Bazen arkada bırakmak gerek… Bir şehri terk etmek ve valize doldurmak tüm anılarınızı… Adımlarınız ağırlaşacaktır belki… Yüreğinin önüne geçemezsin bir şehri terk ederken… Umutların, hayallerin, acıların, mutlulukların… Yaşama dair yaşanmışlığa dair ne varsa sığdırdıkların… Şehrin en yalnız zamanlarını arkanda bırakamazsın… Yalnızlığını da sığdıramazsın…

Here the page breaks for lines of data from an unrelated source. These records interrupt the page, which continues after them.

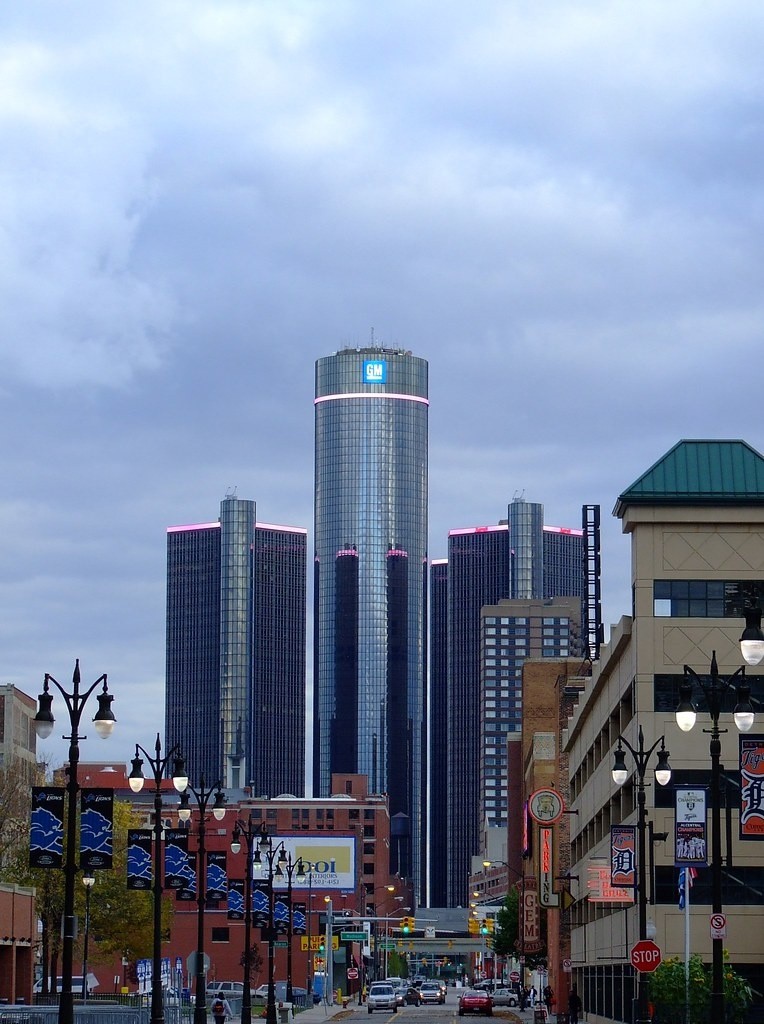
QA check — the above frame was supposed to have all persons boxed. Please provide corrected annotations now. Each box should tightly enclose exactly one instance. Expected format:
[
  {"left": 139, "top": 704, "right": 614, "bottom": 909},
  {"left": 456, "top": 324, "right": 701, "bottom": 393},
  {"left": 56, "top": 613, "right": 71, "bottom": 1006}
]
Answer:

Bir şehri terk etmek acıtır canınızı… Aklınızın bir yanı hep yaşadığınız şehri anımsar. Alışmışsınızdır… Çocukluğunuz, gençliğiniz, hayatınız geçmiştir… Adım attığınız her sokakta gülüşünüz, göz yaşlarınız saklıdır… Umutlarınız kalmıştır köşe başlarında… Dostlarınız, arkadaşlarınız… Anılarınız, hayata tutunduğunuz binlerce zaman dilimi…
Belki defalarca kaçıp uzaklaşmak, terk etmek istemişsinizdir… Acılar yaşamışsınızdır, sevdiklerinizi kaybetmişsinizdir… Terk etmek çözüm gibi gelse de inadına tutunmuşsunuzdur hep, acılarınızı yüreğinize gömüp… Zordur alıştığınız şehri terk etmek, yaşamışsınızdır her soluğunuzda…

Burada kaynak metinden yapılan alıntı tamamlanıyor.